For a start, we’ve only got one train station, which does the job for most of the city. Let’s say you’ve got a meeting up at one of the universities. Leeds station is definitely the closest – but after your train (which, in 45 per cent of cases, will have arrived late) reaches the city, you’re going to need to walk more than a mile uphill, get a cab or catch a bus.


For that kind of trip, a bus is likely your most expensive option. That comes in at £4.50 peak time for a day ticket, but it does at least let you hop on and off all day on any route, as long as it’s covered by that bus company… except there are many of those, and they all have their own
ticket system. I’ve used Leeds buses regularly since I was a child, yet last week I still managed to be caught out by this and had to buy an extra ticket as the street I wanted to go to was covered by a different company.

Since it rivals the bus on price, our new friends from London might decide to get a cab. It’s a smart move on the way up to the university – it’s a straight line, with probably a little bit of traffic but nothing too traumatic. On the way back however, it’s a torturous three-mile tour of the outskirts of the city centre, jammed with traffic, on what’s known simply as “the loop”. If you’re driving for the first time in Leeds, the loop will absolutely humiliate you.

But local taxi drivers at least understand our absurdly counterintuitive system, where even if you can see your destination on the right, you first must go left and navigate a series of complex and puzzling turns. If a taxi driver seems to be literally taking you around the houses, they’re not holding you hostage or trying to rip you off, as ridiculous as the journey may seem.That’s just how you get anywhere.

However: once you get over the inability to ever get anywhere and the almost criminal lack of investment in some areas, everything else here is really quite nice. People talk to you, we have a very beautiful free festival of light every year and our increasing rough sleeper population is pretty polite (except the guy up by The Fenton – he catcalls).

The city has lost large chunks of the media that had a home here over the last 20 years or so (RIP Countdown). But I guarantee that the talented people of Leeds will more than make up for the city’s groaning infrastructure.

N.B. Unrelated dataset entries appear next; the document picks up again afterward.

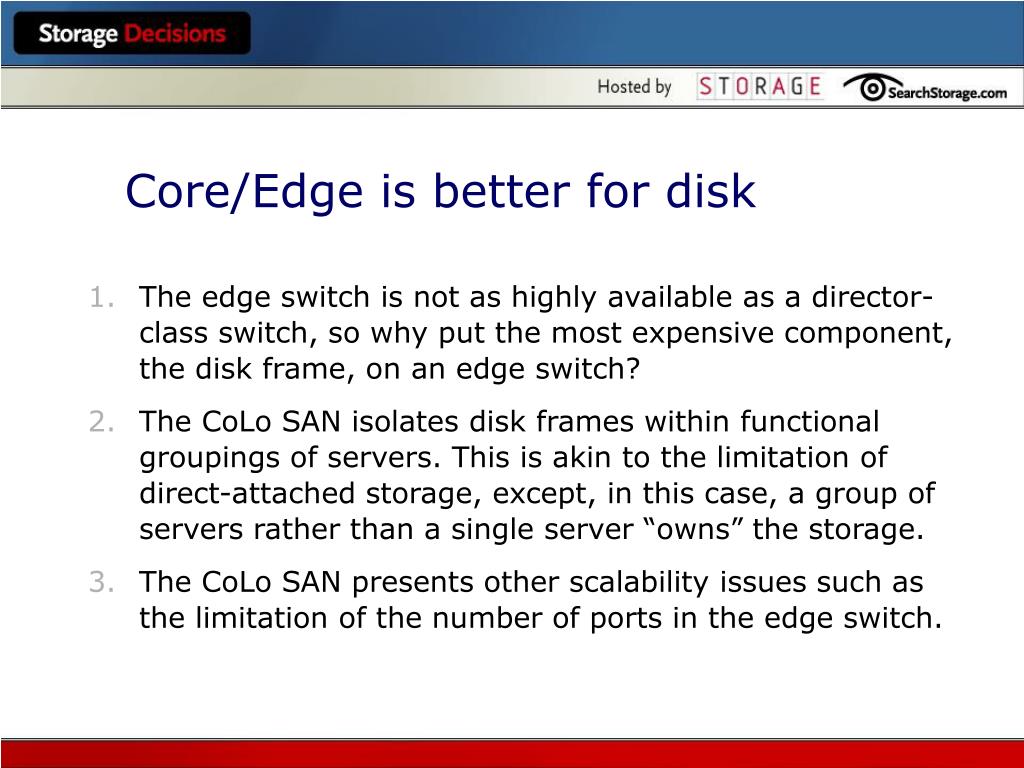 Storage Decisions

Hosted by STORAGE SearchStorage.com

Core/Edge is better for disk

1. The edge switch is not as highly available as a director-class switch, so why put the most expensive component, the disk frame, on an edge switch?

2. The CoLo SAN isolates disk frames within functional groupings of servers. This is akin to the limitation of direct-attached storage, except, in this case, a group of servers rather than a single server “owns” the storage.

3. The CoLo SAN presents other scalability issues such as the limitation of the number of ports in the edge switch.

In fact, my biggest fear is not that people from London won’t love Leeds. It’s that this whole thing will never happen – that it’s a publicity stunt that will dwindle and die, or a grand plan that will be deemed “unfeasible” by next year.

And it’s not just me. Arguably, more than any other place in the UK, the people of Leeds have come to take these announcements with a pinch of salt. After the damp squib of the Northern Powerhouse, the cancellation of our desperately needed electrified rail lines and so so many spiked plans to bring back the city’s beloved old tram network, a lot of us won’t be celebrating until Channel 4 staff are literally here clogging up the big Waitrose in Meanwood.

Until that actually happens, you’ll have to forgive me for thinking these plans are just more promises from London that, again, sound a bit too good to be true.

Robyn Vinter is founder and editor of The Overtake.